In general a bag connected to an oxygen delivery device, be it a mask or cannula serves as an external reservoir of oxygen. For example, with a simple nasal cannula your nasal cavity serves as the oxygen reservoir. Even when you're not taking a breath in the cannula delivers new oxygen to your nasal cavity. When you breathe in, room air (21% oxygen at sea level) is entrained along with whatever concentration of oxygen you have in your nasal cavity (>21% oxygen) and delivered to your lungs.

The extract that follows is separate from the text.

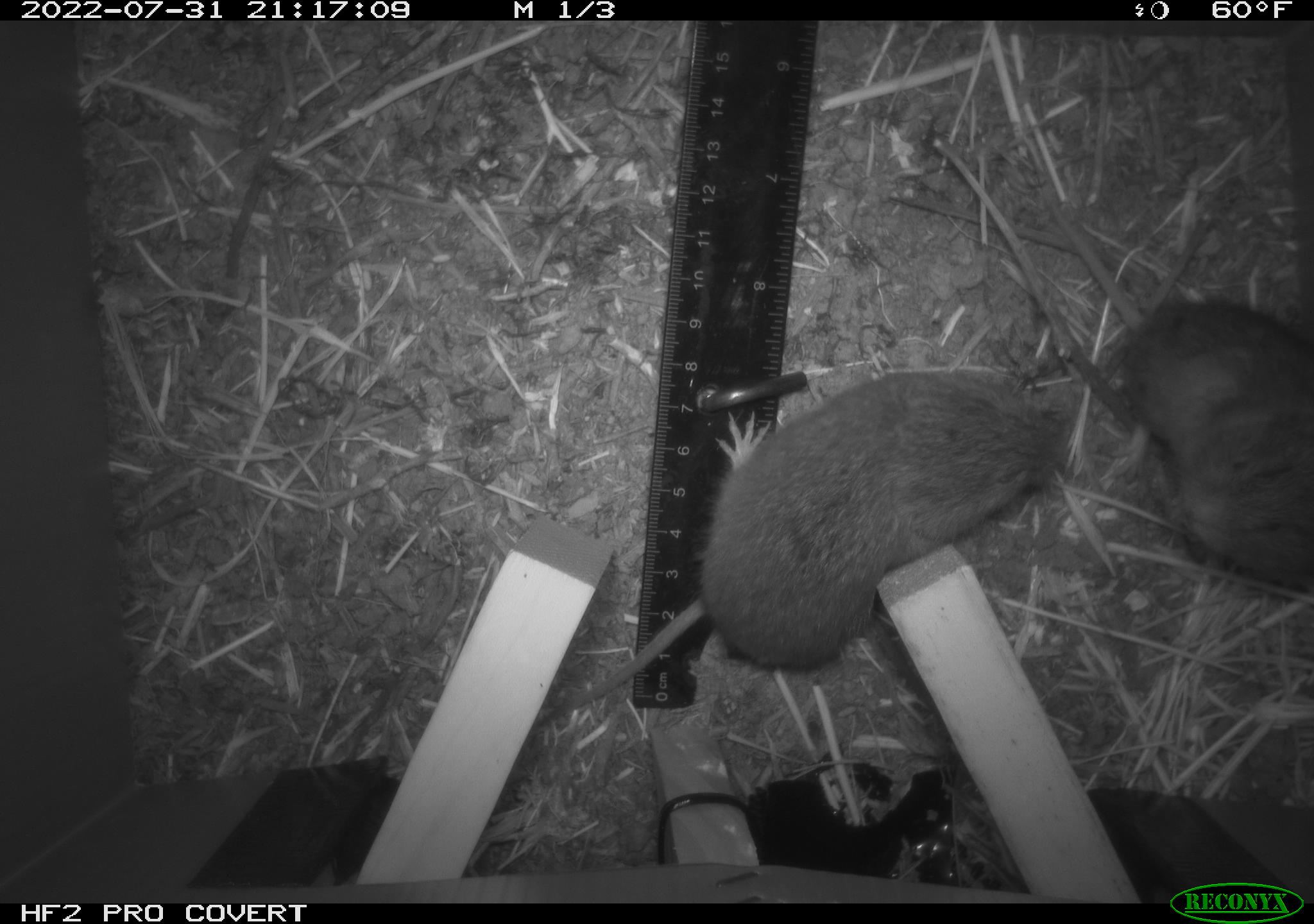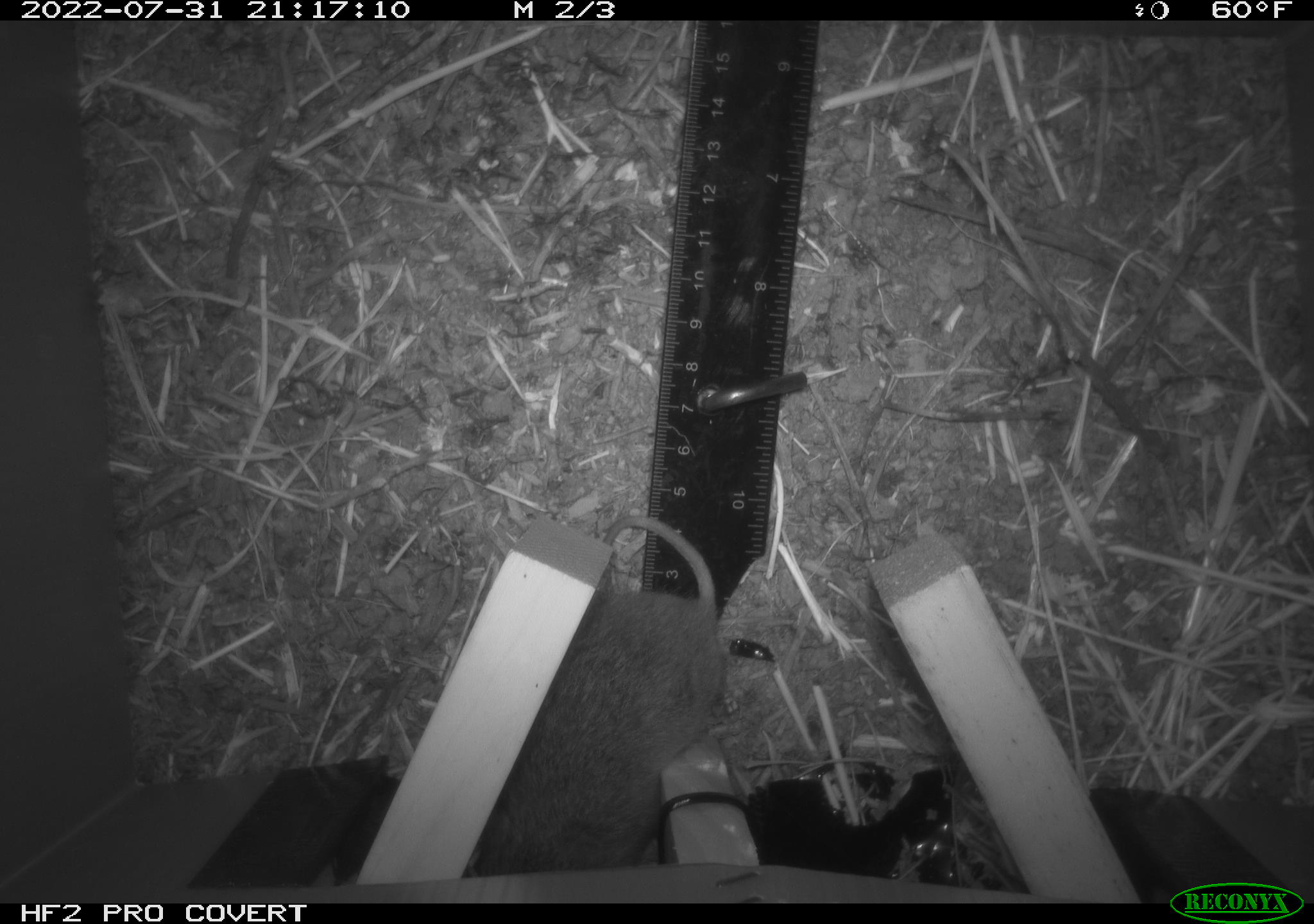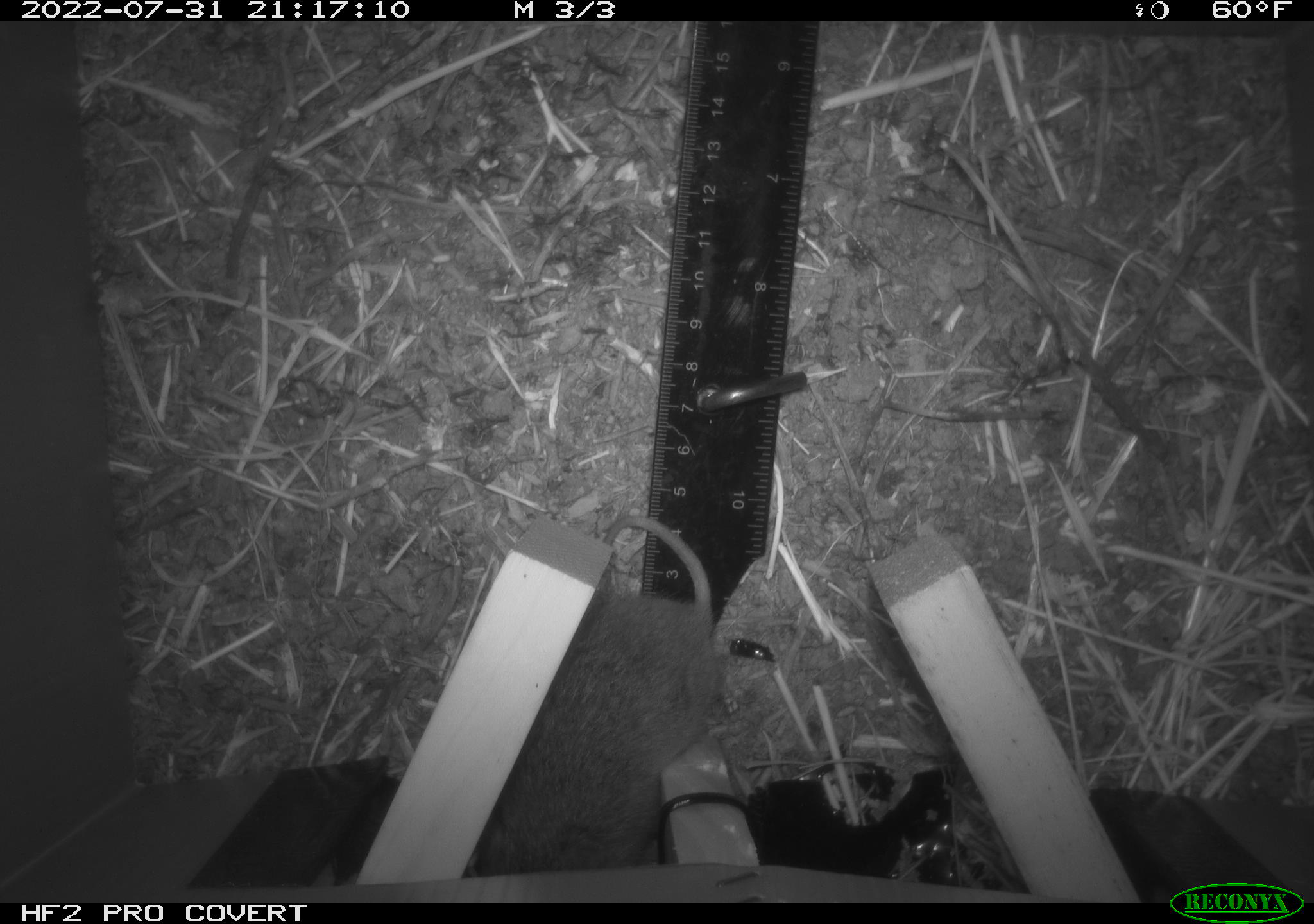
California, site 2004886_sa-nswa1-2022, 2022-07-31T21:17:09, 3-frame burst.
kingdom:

You can move this reservoir externally as well by using a mask over your face (the space between the mask and your face plus your nasal/oral cavity become the reservoir) or a mask with a bag which adds an external reservoir. The bag on the aircraft oxygen mask is simply providing a reservoir of 100% oxygen that you can then breathe in. If you breathe in faster than the oxygen delivery device is delivering oxygen the bag will not inflate since you're drawing in all of the delivered oxygen plus ambient air entrained around the mask edges. If you're breathing slower than oxygen is delivered to your bag/mask then the bag will inflate assuming you have a tight seal of the mask against your face. That's unlikely given the single elastic strap and the fact that the system should be designed to allow you to breathe in room air even with the mask fully secured to your face. That'll keep you from suffocating once the oxygen generator runs out.

Since you're likely going to be breathing much faster due to the adrenergic surge from simply having emergency equipment deployed it's unlikely you'll be breathing slower than the rate of delivered oxygen. A normal adult inhales/exhales 6-8 liters of air a minute and can easily double that rate. I don't believe for a minute you're getting that much oxygen from your mask although I don't have the actual technical specs on hand.

I should add, while there's still 21% oxygen at altitude, the partial pressure of delivered oxygen (and hence what you're obsorbing) is lower at altitude. Hence you need more oxygen when you go higher up. The whole point of this is to keep your arterial blood oxygen level high enough to keep you from passing out. Aircraft are normally pressurized to 8,000 feet above sea level.

At sea level barometric pressure is 760mmHg, with the partial pressure of oxgen at 159mmHg. At 8,000 feet this drops to 564mmHg and 118mmHg respectively. At 30,000 feet it is 226mmHg and 47mmHg.

Now compare your sea level PaO2 (the amount of oxygen in your blood) to your levels at 8,000 feet and 30,000 feet. Let's say you have a "normal" range PaO2 of 90mmHg and no lung disease. At 8,000 feet you have a PaO2 of 56mmHg or just before the steep part of the oxyhemoglobin curve where your body gets really upset at you. At 30,000 feet you're estimated to have a PaO2 of 23mmHg which is pretty much guaranteed to make you pass out.